8.2.1. Identiteit van de school

Met betrekking tot het eigene van het I.college en de identiteit van de school kunnen de antwoorden van de respondenten worden samengevat in drie kernwoorden (codes):

Traditioneel protestantisme

De school is van oudsher christelijk en hier horen begrippen bij zoals barmhartig, betrokken, weinig vernieuwend.

“We zijn wel een barmhartige school.”

“Er zit veel protestantisme in onze school en tegelijkertijd is het ook weer niet het bijbel-belt-protestantisme. Het heeft iets stads.”
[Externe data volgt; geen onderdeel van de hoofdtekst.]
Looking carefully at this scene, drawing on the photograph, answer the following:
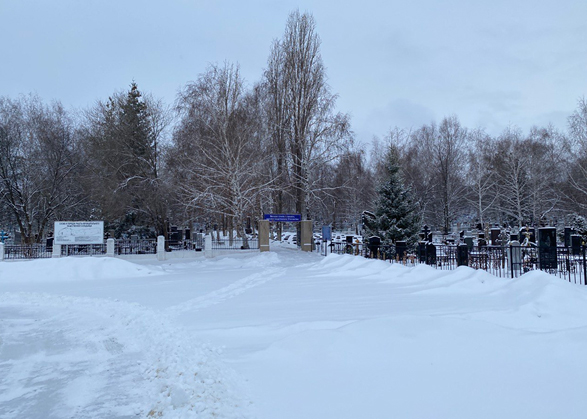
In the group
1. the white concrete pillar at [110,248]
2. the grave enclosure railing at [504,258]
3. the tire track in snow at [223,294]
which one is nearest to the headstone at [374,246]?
the grave enclosure railing at [504,258]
26 “Ik word uitgenodigd om mij in te zetten - ik word, als het ware, belast met verantwoordelijkheid, met een taak tot zorg - maar de invulling van die taak is aan mij, daarin ben ik vrij. Levinas aarzelt hier overigens niet om, in plaats van ‘uitnodiging’, een beladen term als ‘uitverkiezing’ te gebruiken, die heel precies aangeeft dat het niet om een initiatief van mijn kant gaat, maar om een uitnodiging aan mij gericht. Deze uitnodiging van verantwoordelijkheid geeft mij zelfs de (moeilijke) vrijheid, om de uitnodiging af te slaan: ik kan er ook niet op ingaan.” “…. Levinas noemt mijn verantwoordelijkheid voor de ander oneindig: ik kan deze verantwoordelijkheid niet beperken, of delen met anderen. Immers: de ander is juist degene die mij verantwoordelijk ‘maakt’…”.

Impliciet

Het christelijke van de school is niet duidelijk herkenbaar, maar wordt min of meer bekend verondersteld in algemene typeringen als normen en waarden.

“ De traditie zit in het christelijk onderwijs, het is iets gevoelsmatigs.” “ Heel erg intrinsiek in waarde en normen”
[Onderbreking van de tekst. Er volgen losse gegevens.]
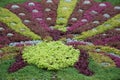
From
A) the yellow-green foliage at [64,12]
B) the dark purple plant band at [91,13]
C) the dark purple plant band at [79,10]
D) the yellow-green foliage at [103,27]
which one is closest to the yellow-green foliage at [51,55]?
the yellow-green foliage at [103,27]

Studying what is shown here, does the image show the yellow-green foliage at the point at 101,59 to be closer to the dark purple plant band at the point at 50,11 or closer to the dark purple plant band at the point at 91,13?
the dark purple plant band at the point at 91,13

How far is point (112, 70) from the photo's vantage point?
20266 mm

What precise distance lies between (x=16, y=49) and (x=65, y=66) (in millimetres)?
2951

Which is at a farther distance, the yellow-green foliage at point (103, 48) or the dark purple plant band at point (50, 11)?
the dark purple plant band at point (50, 11)

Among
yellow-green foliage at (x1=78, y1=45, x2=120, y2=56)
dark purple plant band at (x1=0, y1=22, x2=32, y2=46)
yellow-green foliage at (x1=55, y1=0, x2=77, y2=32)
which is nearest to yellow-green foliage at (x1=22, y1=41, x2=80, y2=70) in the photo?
yellow-green foliage at (x1=78, y1=45, x2=120, y2=56)

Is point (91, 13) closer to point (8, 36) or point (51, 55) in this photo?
point (8, 36)

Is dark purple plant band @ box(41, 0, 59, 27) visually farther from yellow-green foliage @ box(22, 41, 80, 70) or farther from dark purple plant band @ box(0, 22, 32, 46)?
yellow-green foliage @ box(22, 41, 80, 70)

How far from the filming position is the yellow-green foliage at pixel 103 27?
77.2ft

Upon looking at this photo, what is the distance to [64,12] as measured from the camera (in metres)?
26.2

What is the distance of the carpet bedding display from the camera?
65.7 ft

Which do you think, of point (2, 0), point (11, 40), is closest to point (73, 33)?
point (11, 40)

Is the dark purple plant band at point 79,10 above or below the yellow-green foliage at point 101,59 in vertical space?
above

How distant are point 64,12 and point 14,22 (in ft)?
10.3

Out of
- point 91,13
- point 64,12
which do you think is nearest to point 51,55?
point 64,12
“Hoe christelijk is onze school? Ik zie het te weinig terug. Het zijn niet alleen de dagopeningen. Waarom niet bij een unit vergadering?”

Vrijblijvendheid

Wat naar voren komt in het feit dat er veel van de oude gewoontes is losgelaten, ieder geeft hier zelf invulling aan, laat elkaar in elkaars waarde, er wordt veel vrijheid en ruimte ervaren daardoor veel autonomie maar ook weinig samenhorigheid.

“ Ik wil niet opgelegd worden om bepaalde thema’s te kiezen.” “We geven te weinig mee dat dit een goede school is. De kinderen kijken

niet terug naar een schooltijd met saamhorigheid”

“Ik zou niet willen werken op een school waar dingen verplicht zijn. Ik heb wel behoefte om iets te doen dat past bij mij.”

8.2.2. Invulling van de identiteit

Op de vraag hóe de christelijke identiteit invulling kan krijgen op het I.college blijken er twee categorieën:

1. Het bestaande handhaven. 2. Het potentiële ontwikkelen.

8.2.2.1. Het bestaande handhaven

Er is een aantal facetten binnen de school die volgens de respondenten laten zien dat het I.college een christelijke school is. Deze facetten zijn wenselijk en dienen volgens de respondenten behouden te blijven. Dit betreft twee codes: schooloverstijgend en vakinhoudelijk.

Schooloverstijgend

Identiteitsgebonden activiteiten zoals dagopeningen en vieringen zijn activiteiten die gecontinueerd zouden moeten worden. Hierbij wordt wel de kanttekening gemaakt dat er met betrekking tot de vieringen meer participerende werkvormen gewenst zijn.

“Mijn visie op de vieringen? Heel wisselend. Dat geeft niet. Dat kan gebeuren. Het is een belangrijk onderdeel van de school. Als ik ben geweest, bespreek ik het met de leerlingen. Wat

Vakinhoudelijk

Het vak godsdienst. Het vak godsdienst geeft op dit moment vooral expliciet weer dat het I.college een christelijke school is.

“Wat is christelijk aan deze school? Godsdienst, kerstvieringen, paasvieringen. Normen en waarden die onlosmakelijk met Christendom verbonden zijn.”

8.2.2.2. Het potentiële ontwikkelen

Daarnaast geven de respondenten aan dat het I.college potentie heeft om de christelijke identiteit van de school meer vorm te geven dan dat zij nu doet. Deze categorie kan onderverdeeld worden in de volgende codes: Gedeelde waarden exploreren én de christelijke identiteit explicieter maken.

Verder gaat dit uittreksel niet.